→ Assigned task A
According to the review of The Book of Eli, which version of the Bible is Eli's book?
→ Assigned task B
Reproduce the portion of the review of The Book of Eli starting at "Denzel plays Eli, a" and ending at "in Eli’s hands.".
→ Assigned task C
Carry on the review of The Book of Eli from the point at which it stops.

→ Given text
Reflecting on The Book of Eli

February 20, 2010

Although I’ve just begun my reading of the Bible, I have had another experience in the religious realm. Last month, in the company of several friends, I went to see The Book of Eli. I was initially intrigued by the trailers for the movie because I couldn’t really tell what the movie was about; that, and Denzel Washington was kicking some serious ass with that machete-sword. My overall impressions of the movie were good and I was surprised at the correlations between it and the Biblical undertaking I have begun.

I don’t think there are any real spoilers in this review, but apologies to those who think otherwise.

Denzel plays Eli, a wanderer in a post apocalyptic America with a single goal; to get to the west coast. He carries with him a book that Gary Oldman, the film’s villain, believes to hold the key to power over the destitute and rebellious citizens of his shanty town. We soon find out that Eli’s book is indeed the Bible (King James Version).

Oldman’s character, Carnegie, is old enough to remember the time before the apocalyptic events when vast amounts of people were held together under the roof of one faith or another. However, the young people in the apocalyptic, American wasteland cannot read and have no idea what religion is. Carnegie recognizes this as an opportunity to unite people under his leadership if only he had the right words to gain their faith, trust and hope. The words he searches for are the words of the Bible in Eli’s hands.

→ The data
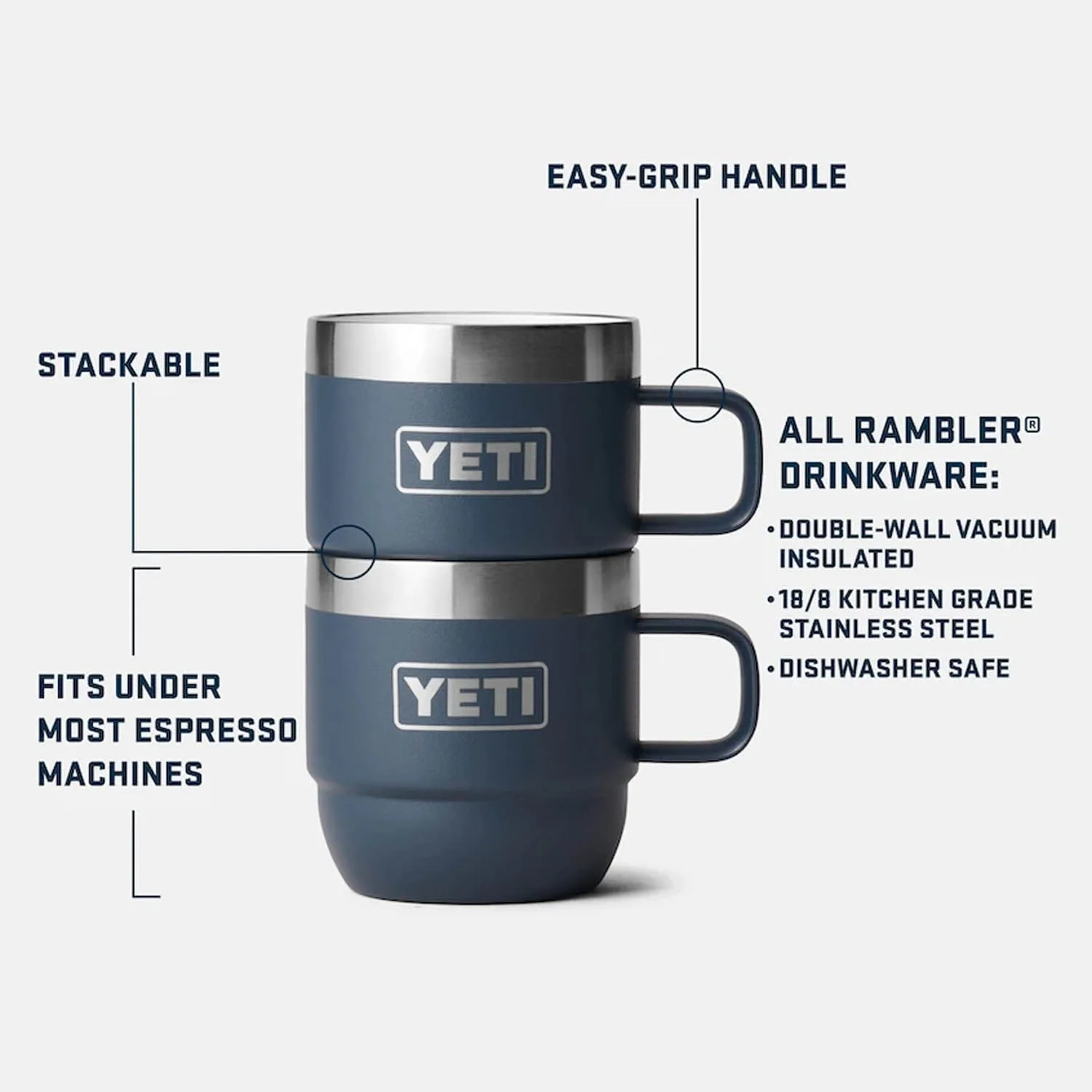 ESPRESSO 6OZ MUG 2 PK - Image 7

→ Task response A
The King James Version.

→ Task response B
Denzel plays Eli, a wanderer in a post apocalyptic America with a single goal; to get to the west coast. He carries with him a book that Gary Oldman, the film’s villain, believes to hold the key to power over the destitute and rebellious citizens of his shanty town. We soon find out that Eli’s book is indeed the Bible (King James Version).

Oldman’s character, Carnegie, is old enough to remember the time before the apocalyptic events when vast amounts of people were held together under the roof of one faith or another. However, the young people in the apocalyptic, American wasteland cannot read and have no idea what religion is. Carnegie recognizes this as an opportunity to unite people under his leadership if only he had the right words to gain their faith, trust and hope. The words he searches for are the words of the Bible in Eli’s hands.

→ Task response C
What I found interesting and entertaining about The Book of Eli is that the villain of the movie aims to use the Bible for power and control. Carnegie would spread the word of the Lord via the Bible as a pseudo-prophet to gain power over the anarchistic world. Although we are led to believe the people would be united, Carnegie would be a ruler throne-bound by greed, and in my mind this would be bad. In a time before the film’s apocalypse (our modern day) to spread the gospel would be seen as a righteous and laudable act, but Eli creates a scenario where such actions have evil undertones. I am impressed at the film’s ability to show the extremely slight change in intentions that can turn the Bible from something inspiring to something controlling.

The movie seems to suggest that the Bible itself is neither good nor evil, and that human interpretation determines how it is accepted. It is for this reason that I would recommend the movie to those hesitant due to the religious sub-plot. There is no blatant pro-Bible or anti-religious theme in the movie as it is clear the true goal of the film was to create an action movie with a new story instead of the tried and true Hollywood methods. That being said, the movie does provide great actions sequences and an eerily cool soundtrack.

I know this partial review is a little late, but if any theatres around you are still playing The Book of Eli I recommend you go see it.

Whether or not interpretation is really all that keeps the Bible from being good or evil, I will have to keep reading to find out.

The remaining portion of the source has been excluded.